Antes de ponernos con el fútbol, me gustaría decir, que en mi opinión el árbitro estuvo tan mal, que no creo que influyera en el resultado. Hubo de todo y para todos los colores. Posibles penaltis de Abidal y Pepe, Lass no debió irse sin ver la roja, Ramos la vió sin tener que verla (por lo menos en la acción de la segunda tarjeta), se anularon varios fueras de juego que no lo eran, y se dejaron de pitar faltas de escándalo. En resumen: tenemos unos árbitros en España que no merecemos.
Vayamos al partido. El Barcelona empezó mal. Piqué tuvo un despiste clamoroso que no le costó a su equipo el 0-1 de milagro. El conjunto de Pep intentaba hacer su juego, ante una presión asfixiante. Además de una jugada que no acabó en gol por parte de Cristiano (muy parecida al gol que marcó hace una semana), llegó una de las jugadas más espectaculares del partido; tras un recorte mágico, Özil soltó un trallazo que golpeó la mismísima escuadra.

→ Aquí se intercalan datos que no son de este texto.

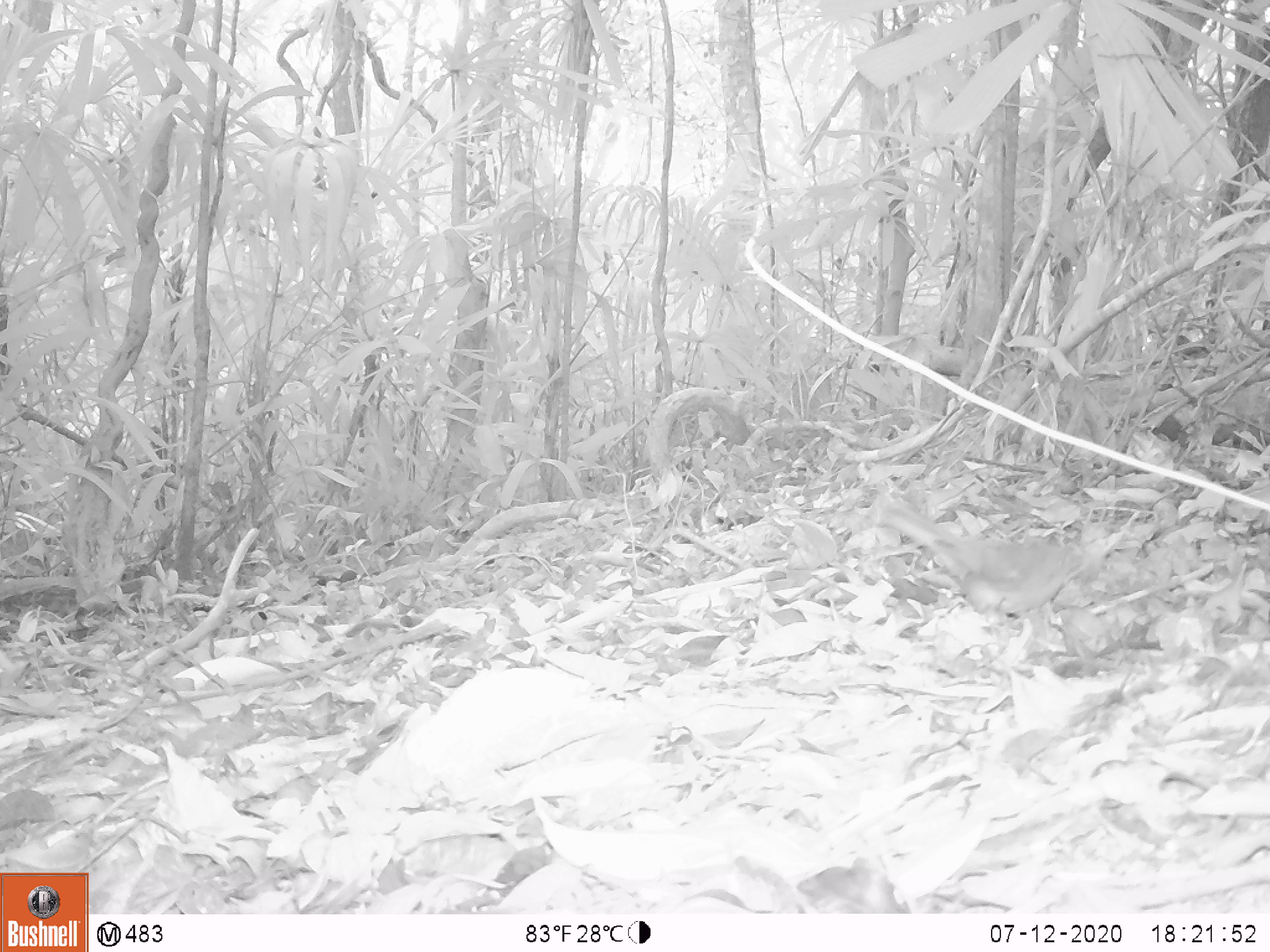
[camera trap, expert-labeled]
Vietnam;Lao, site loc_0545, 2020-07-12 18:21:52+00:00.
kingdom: Animalia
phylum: Chordata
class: Aves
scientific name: Aves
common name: bird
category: unidentified bird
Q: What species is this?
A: Unidentified bird (bird) (Aves).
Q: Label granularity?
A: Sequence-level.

Pinto se quedó sin respiración, y tardó unos instantes en reponerse del susto. Que este jugador no sea titular siempre en el Real Madrid es una pena.

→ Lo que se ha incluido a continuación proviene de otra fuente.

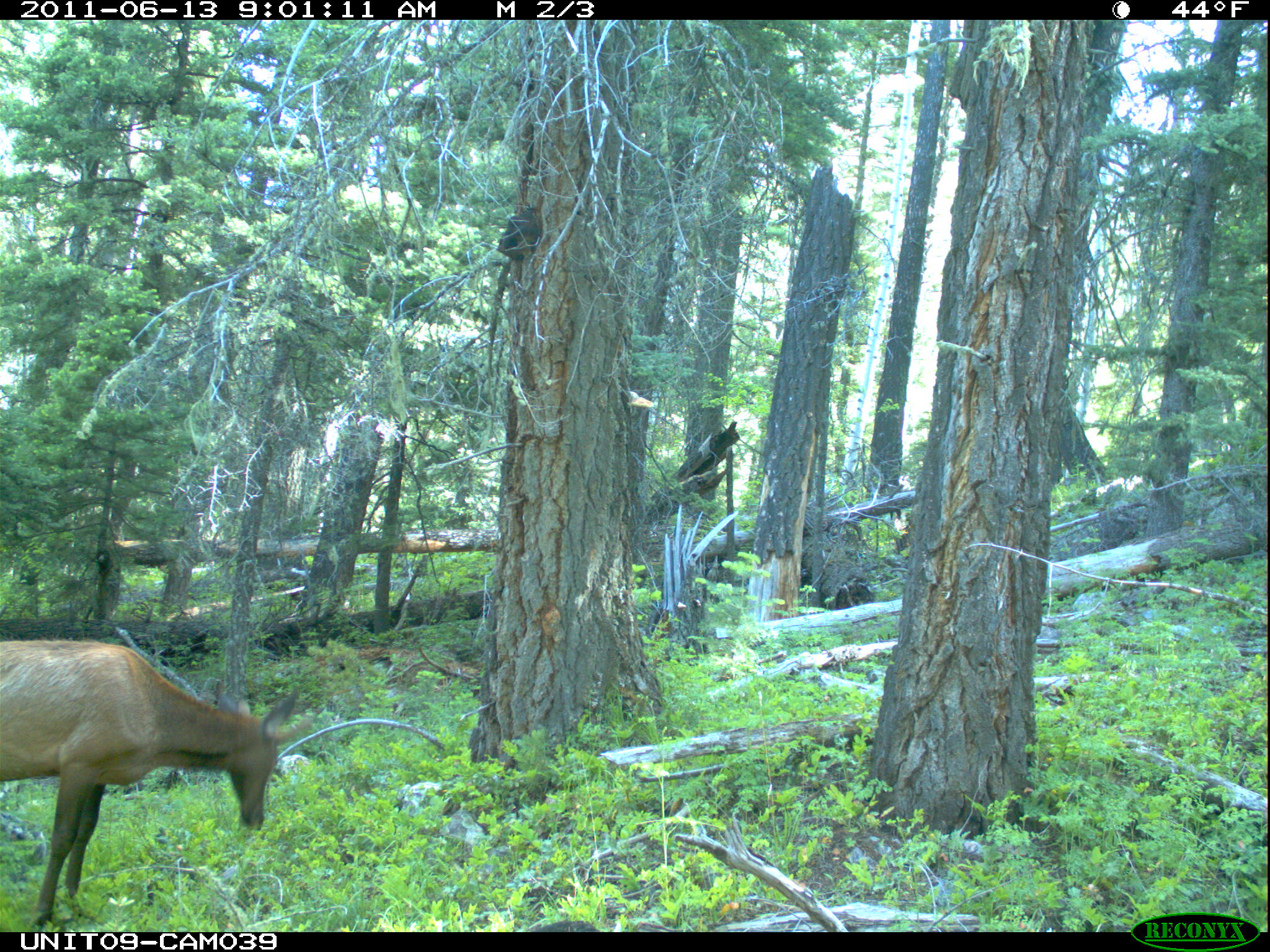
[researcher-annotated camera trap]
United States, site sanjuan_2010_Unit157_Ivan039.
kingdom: Animalia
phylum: Chordata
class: Mammalia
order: Artiodactyla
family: Cervidae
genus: Cervus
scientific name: Cervus elaphus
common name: red deer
Cervus elaphus (red deer).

El Barça salía con dificultades, consiguiéndolo en alguna ocasión y con cierto peligro cuando en los últimos metros Messi cogía el balón, pero para nada con la seguridad habitual. Poco después otra buena oportunidad de Higuaín que paró Pinto. El Madrid presionaba y los jugadores blaugrana incómodos, pero tranquilos. El reloj y el resultado iban en su favor.

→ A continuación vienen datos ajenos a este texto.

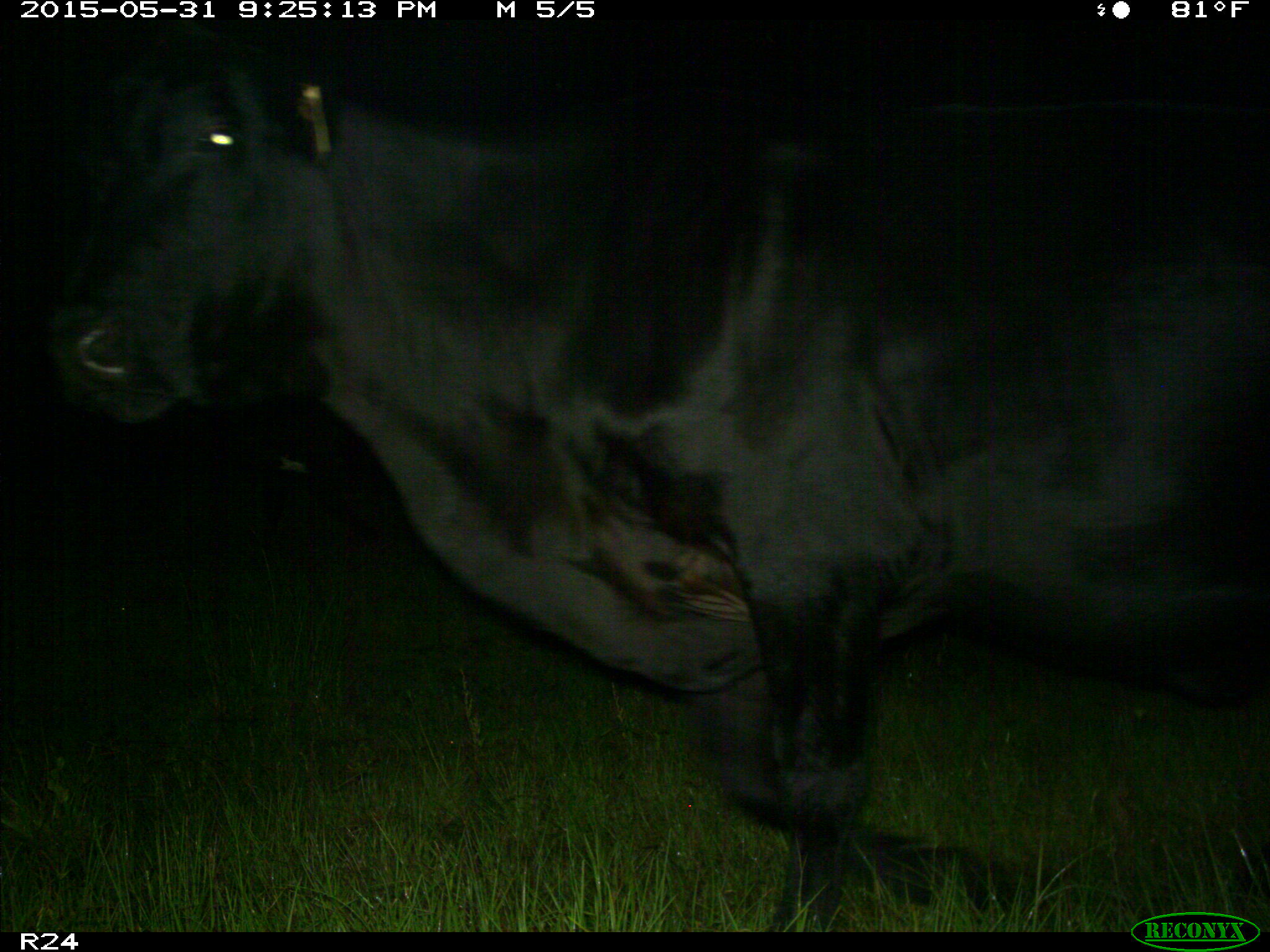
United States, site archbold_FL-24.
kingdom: Animalia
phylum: Chordata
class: Mammalia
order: Artiodactyla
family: Bovidae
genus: Bos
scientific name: Bos taurus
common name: domestic cow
Bos taurus (domestic cow).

Cuando parecía que lo que estaba más cerca era el gol del Real Madrid aparecío el de siempre, Leo Messi. El argentino cogió el balón, se llevó a 5 defensas y asistió a Pedro, que minutos antes había entrado por un mermado Iniesta. El canario explotó de alegría, no lleva una buena etapa y está necesitado de minutos y de momentos como este.
Cuando el equipo de Mou, aún estaba intentado asimilar este mazazo, parecía sentenciar Alves con un increible obús que se alojó en la escuadra madridista. Golazo. 0-2 y los dos equipos para los vestuarios.
Cuando menos se esperaba, y cuando medio mundo daba al Real Madrid por muerto, apareció ese espíritu madridista que nunca da nada por perdido. Primero gol anulado a Sergio Ramos y a los pocos minutos golazo de Cristiano que engaña a Pinto con un elegante amago. Eso sí, aún estaban lejos del objetivo.
En el minuto 71, apareció Benzema que tras dejar atrás a Puyol con un sombrero y control en carrera incluidos, metió un golazo que metía el miedo en el cuerpo a todo un Barça.
El conjunto blaugrana lo pasó muy mal la última media hora, el Madrid empujaba y el Barcelona resistía como podía, y al final, empate. El Barcelona había vuelto a vencer a su eterno rival y el Real Madrid, por fin, le había planteado un señor partido al que dicen es el mejor equipo del mundo. Para el recuerdo, este partidazo que nos dejaron estos dos super equipos. Ayer ganó el fútbol.